Beware of Doug is a fantastic song. It’s inspired by dixieland, but not reverential, a goodnatured slide-step stroll, Oh keeping her solo short and sweet, Royston edging wryly toward surf music. Little Feet gives Douglas a launching pad for some triumphant spiraling over Royston’s judiciously crescendoing clusters and a long, similarly exuberant, swinging statement from Mitchell.

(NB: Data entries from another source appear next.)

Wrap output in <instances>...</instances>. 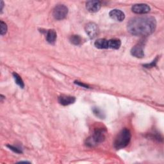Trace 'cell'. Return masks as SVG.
Instances as JSON below:
<instances>
[{
    "mask_svg": "<svg viewBox=\"0 0 164 164\" xmlns=\"http://www.w3.org/2000/svg\"><path fill=\"white\" fill-rule=\"evenodd\" d=\"M157 27L154 17L140 16L130 19L128 23V31L135 36H148L153 33Z\"/></svg>",
    "mask_w": 164,
    "mask_h": 164,
    "instance_id": "6da1fadb",
    "label": "cell"
},
{
    "mask_svg": "<svg viewBox=\"0 0 164 164\" xmlns=\"http://www.w3.org/2000/svg\"><path fill=\"white\" fill-rule=\"evenodd\" d=\"M106 134V129L105 128L97 126L94 129L92 135L86 139L85 145L89 148H92L102 143L105 140Z\"/></svg>",
    "mask_w": 164,
    "mask_h": 164,
    "instance_id": "7a4b0ae2",
    "label": "cell"
},
{
    "mask_svg": "<svg viewBox=\"0 0 164 164\" xmlns=\"http://www.w3.org/2000/svg\"><path fill=\"white\" fill-rule=\"evenodd\" d=\"M131 137L132 135H131L130 131L127 128L123 129L115 139L114 143V148L116 149H121L126 148L129 143Z\"/></svg>",
    "mask_w": 164,
    "mask_h": 164,
    "instance_id": "3957f363",
    "label": "cell"
},
{
    "mask_svg": "<svg viewBox=\"0 0 164 164\" xmlns=\"http://www.w3.org/2000/svg\"><path fill=\"white\" fill-rule=\"evenodd\" d=\"M68 14V8L64 5H58L54 8L53 16L57 20H62L66 17Z\"/></svg>",
    "mask_w": 164,
    "mask_h": 164,
    "instance_id": "277c9868",
    "label": "cell"
},
{
    "mask_svg": "<svg viewBox=\"0 0 164 164\" xmlns=\"http://www.w3.org/2000/svg\"><path fill=\"white\" fill-rule=\"evenodd\" d=\"M87 34L89 35L91 39H94L98 34L99 28L96 24L94 23H89L85 26V28Z\"/></svg>",
    "mask_w": 164,
    "mask_h": 164,
    "instance_id": "5b68a950",
    "label": "cell"
},
{
    "mask_svg": "<svg viewBox=\"0 0 164 164\" xmlns=\"http://www.w3.org/2000/svg\"><path fill=\"white\" fill-rule=\"evenodd\" d=\"M132 12L137 14H144L150 12L149 6L145 3H140L134 5L132 8Z\"/></svg>",
    "mask_w": 164,
    "mask_h": 164,
    "instance_id": "8992f818",
    "label": "cell"
},
{
    "mask_svg": "<svg viewBox=\"0 0 164 164\" xmlns=\"http://www.w3.org/2000/svg\"><path fill=\"white\" fill-rule=\"evenodd\" d=\"M131 54H132V56L136 58H143L144 57V51L143 44L139 43L135 45L131 50Z\"/></svg>",
    "mask_w": 164,
    "mask_h": 164,
    "instance_id": "52a82bcc",
    "label": "cell"
},
{
    "mask_svg": "<svg viewBox=\"0 0 164 164\" xmlns=\"http://www.w3.org/2000/svg\"><path fill=\"white\" fill-rule=\"evenodd\" d=\"M101 2L99 1H89L86 3V8L90 12L95 13L101 8Z\"/></svg>",
    "mask_w": 164,
    "mask_h": 164,
    "instance_id": "ba28073f",
    "label": "cell"
},
{
    "mask_svg": "<svg viewBox=\"0 0 164 164\" xmlns=\"http://www.w3.org/2000/svg\"><path fill=\"white\" fill-rule=\"evenodd\" d=\"M109 16H110V17L112 19L116 21H119V22L123 21L125 18L124 13L122 12L121 10H118V9L112 10L110 12H109Z\"/></svg>",
    "mask_w": 164,
    "mask_h": 164,
    "instance_id": "9c48e42d",
    "label": "cell"
},
{
    "mask_svg": "<svg viewBox=\"0 0 164 164\" xmlns=\"http://www.w3.org/2000/svg\"><path fill=\"white\" fill-rule=\"evenodd\" d=\"M59 103L63 106H68L73 104L76 101V98L74 96L62 95L59 97Z\"/></svg>",
    "mask_w": 164,
    "mask_h": 164,
    "instance_id": "30bf717a",
    "label": "cell"
},
{
    "mask_svg": "<svg viewBox=\"0 0 164 164\" xmlns=\"http://www.w3.org/2000/svg\"><path fill=\"white\" fill-rule=\"evenodd\" d=\"M94 46L98 49H108V40L105 39H97L94 43Z\"/></svg>",
    "mask_w": 164,
    "mask_h": 164,
    "instance_id": "8fae6325",
    "label": "cell"
},
{
    "mask_svg": "<svg viewBox=\"0 0 164 164\" xmlns=\"http://www.w3.org/2000/svg\"><path fill=\"white\" fill-rule=\"evenodd\" d=\"M47 41L50 44H54L57 39V33L54 30H49L46 34Z\"/></svg>",
    "mask_w": 164,
    "mask_h": 164,
    "instance_id": "7c38bea8",
    "label": "cell"
},
{
    "mask_svg": "<svg viewBox=\"0 0 164 164\" xmlns=\"http://www.w3.org/2000/svg\"><path fill=\"white\" fill-rule=\"evenodd\" d=\"M121 42L119 39H110L108 40V48L114 49H118L121 47Z\"/></svg>",
    "mask_w": 164,
    "mask_h": 164,
    "instance_id": "4fadbf2b",
    "label": "cell"
},
{
    "mask_svg": "<svg viewBox=\"0 0 164 164\" xmlns=\"http://www.w3.org/2000/svg\"><path fill=\"white\" fill-rule=\"evenodd\" d=\"M82 38L80 35H73L70 37L69 40L73 44V45L75 46H79L82 45Z\"/></svg>",
    "mask_w": 164,
    "mask_h": 164,
    "instance_id": "5bb4252c",
    "label": "cell"
},
{
    "mask_svg": "<svg viewBox=\"0 0 164 164\" xmlns=\"http://www.w3.org/2000/svg\"><path fill=\"white\" fill-rule=\"evenodd\" d=\"M13 77L14 78V80L17 85H19L21 88L23 89L25 87V83L23 80V79L21 78V76L16 73H13Z\"/></svg>",
    "mask_w": 164,
    "mask_h": 164,
    "instance_id": "9a60e30c",
    "label": "cell"
},
{
    "mask_svg": "<svg viewBox=\"0 0 164 164\" xmlns=\"http://www.w3.org/2000/svg\"><path fill=\"white\" fill-rule=\"evenodd\" d=\"M92 112H93L94 114L98 118L101 119H103L105 118V113L103 112V110H101V109H100V108L93 107Z\"/></svg>",
    "mask_w": 164,
    "mask_h": 164,
    "instance_id": "2e32d148",
    "label": "cell"
},
{
    "mask_svg": "<svg viewBox=\"0 0 164 164\" xmlns=\"http://www.w3.org/2000/svg\"><path fill=\"white\" fill-rule=\"evenodd\" d=\"M0 23H1V31H0V33H1L2 35H4L7 32V24L2 21H1Z\"/></svg>",
    "mask_w": 164,
    "mask_h": 164,
    "instance_id": "e0dca14e",
    "label": "cell"
},
{
    "mask_svg": "<svg viewBox=\"0 0 164 164\" xmlns=\"http://www.w3.org/2000/svg\"><path fill=\"white\" fill-rule=\"evenodd\" d=\"M158 60V57H157L151 63H147V64H144V65H143V66L144 68H153V67H155V65H157V63Z\"/></svg>",
    "mask_w": 164,
    "mask_h": 164,
    "instance_id": "ac0fdd59",
    "label": "cell"
},
{
    "mask_svg": "<svg viewBox=\"0 0 164 164\" xmlns=\"http://www.w3.org/2000/svg\"><path fill=\"white\" fill-rule=\"evenodd\" d=\"M7 147L13 151L14 152H16V153H22L23 152V151H22V150L17 147H15V146H10V145H7Z\"/></svg>",
    "mask_w": 164,
    "mask_h": 164,
    "instance_id": "d6986e66",
    "label": "cell"
},
{
    "mask_svg": "<svg viewBox=\"0 0 164 164\" xmlns=\"http://www.w3.org/2000/svg\"><path fill=\"white\" fill-rule=\"evenodd\" d=\"M74 83L76 84L77 85H79L80 87H84V88H86V89H89V86L87 85V84H85L81 82H79V81H75L74 82Z\"/></svg>",
    "mask_w": 164,
    "mask_h": 164,
    "instance_id": "ffe728a7",
    "label": "cell"
},
{
    "mask_svg": "<svg viewBox=\"0 0 164 164\" xmlns=\"http://www.w3.org/2000/svg\"><path fill=\"white\" fill-rule=\"evenodd\" d=\"M3 7H4V3H3V1H2L1 2V9H0V10H1V13L2 12V11H3Z\"/></svg>",
    "mask_w": 164,
    "mask_h": 164,
    "instance_id": "44dd1931",
    "label": "cell"
},
{
    "mask_svg": "<svg viewBox=\"0 0 164 164\" xmlns=\"http://www.w3.org/2000/svg\"><path fill=\"white\" fill-rule=\"evenodd\" d=\"M4 98H5V97L3 95H1V101H3V100L4 99Z\"/></svg>",
    "mask_w": 164,
    "mask_h": 164,
    "instance_id": "7402d4cb",
    "label": "cell"
},
{
    "mask_svg": "<svg viewBox=\"0 0 164 164\" xmlns=\"http://www.w3.org/2000/svg\"><path fill=\"white\" fill-rule=\"evenodd\" d=\"M19 163H29V162H25H25H20Z\"/></svg>",
    "mask_w": 164,
    "mask_h": 164,
    "instance_id": "603a6c76",
    "label": "cell"
}]
</instances>
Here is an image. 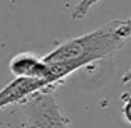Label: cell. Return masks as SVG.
I'll list each match as a JSON object with an SVG mask.
<instances>
[{"instance_id":"obj_1","label":"cell","mask_w":131,"mask_h":128,"mask_svg":"<svg viewBox=\"0 0 131 128\" xmlns=\"http://www.w3.org/2000/svg\"><path fill=\"white\" fill-rule=\"evenodd\" d=\"M128 40L123 20H114L76 38L65 41L47 54L44 61L65 66L69 73L100 59L110 58Z\"/></svg>"},{"instance_id":"obj_2","label":"cell","mask_w":131,"mask_h":128,"mask_svg":"<svg viewBox=\"0 0 131 128\" xmlns=\"http://www.w3.org/2000/svg\"><path fill=\"white\" fill-rule=\"evenodd\" d=\"M27 128H69V121L62 115L54 91H44L24 103Z\"/></svg>"},{"instance_id":"obj_3","label":"cell","mask_w":131,"mask_h":128,"mask_svg":"<svg viewBox=\"0 0 131 128\" xmlns=\"http://www.w3.org/2000/svg\"><path fill=\"white\" fill-rule=\"evenodd\" d=\"M54 86L48 82L34 77L16 76L14 80L6 85L0 90V110L14 104H24L34 96L44 91L54 90Z\"/></svg>"},{"instance_id":"obj_4","label":"cell","mask_w":131,"mask_h":128,"mask_svg":"<svg viewBox=\"0 0 131 128\" xmlns=\"http://www.w3.org/2000/svg\"><path fill=\"white\" fill-rule=\"evenodd\" d=\"M10 72L14 76L23 77H34L48 82L51 86H59L61 80L55 76L51 66L42 59V56L35 55L32 52H21L10 59Z\"/></svg>"},{"instance_id":"obj_5","label":"cell","mask_w":131,"mask_h":128,"mask_svg":"<svg viewBox=\"0 0 131 128\" xmlns=\"http://www.w3.org/2000/svg\"><path fill=\"white\" fill-rule=\"evenodd\" d=\"M121 100H123V106H121L123 118L125 120L127 124L131 125V94L130 93H124L121 96Z\"/></svg>"}]
</instances>
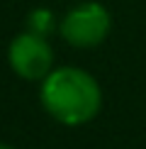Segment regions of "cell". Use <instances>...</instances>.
Masks as SVG:
<instances>
[{
  "instance_id": "6da1fadb",
  "label": "cell",
  "mask_w": 146,
  "mask_h": 149,
  "mask_svg": "<svg viewBox=\"0 0 146 149\" xmlns=\"http://www.w3.org/2000/svg\"><path fill=\"white\" fill-rule=\"evenodd\" d=\"M39 100L56 122L78 127L95 120V115L100 113L102 91L88 71L76 66H61L51 69V73L41 81Z\"/></svg>"
},
{
  "instance_id": "7a4b0ae2",
  "label": "cell",
  "mask_w": 146,
  "mask_h": 149,
  "mask_svg": "<svg viewBox=\"0 0 146 149\" xmlns=\"http://www.w3.org/2000/svg\"><path fill=\"white\" fill-rule=\"evenodd\" d=\"M112 27V17L102 3L88 0L66 12V17L59 24V32L71 47L78 49H90L105 42Z\"/></svg>"
},
{
  "instance_id": "3957f363",
  "label": "cell",
  "mask_w": 146,
  "mask_h": 149,
  "mask_svg": "<svg viewBox=\"0 0 146 149\" xmlns=\"http://www.w3.org/2000/svg\"><path fill=\"white\" fill-rule=\"evenodd\" d=\"M8 61L20 78L44 81L54 69V52L41 34H34L27 29L10 42Z\"/></svg>"
},
{
  "instance_id": "277c9868",
  "label": "cell",
  "mask_w": 146,
  "mask_h": 149,
  "mask_svg": "<svg viewBox=\"0 0 146 149\" xmlns=\"http://www.w3.org/2000/svg\"><path fill=\"white\" fill-rule=\"evenodd\" d=\"M27 29H29V32H34V34L46 37L54 29V15L46 8L32 10V12H29V17H27Z\"/></svg>"
},
{
  "instance_id": "5b68a950",
  "label": "cell",
  "mask_w": 146,
  "mask_h": 149,
  "mask_svg": "<svg viewBox=\"0 0 146 149\" xmlns=\"http://www.w3.org/2000/svg\"><path fill=\"white\" fill-rule=\"evenodd\" d=\"M0 149H15V147H10V144H5V142H0Z\"/></svg>"
}]
</instances>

Garden State works a bustling Mad Men era groove.  There’s a point early on where Royston hits a clenched-teeth four-bar run of sixteenth notes that makes this whole album worthwhile: the point seems to be that there’s always something in Jersey that makes it impossible to finish the job, and it’s the efforts of everybody involved (especially Oh) that keep it entertaining. The final track is The Pigeon & the Pie, a mini-suite that seemingly could go anywhere and ends up hitting an absolutely gorgeous, lyrical yet bitingly funky Mitchell solo enhanced by Royston’s nimbly jaunty toms and cymbals. On one hand, this album is old news: the world is buzzing about it. On the other hand, this is why.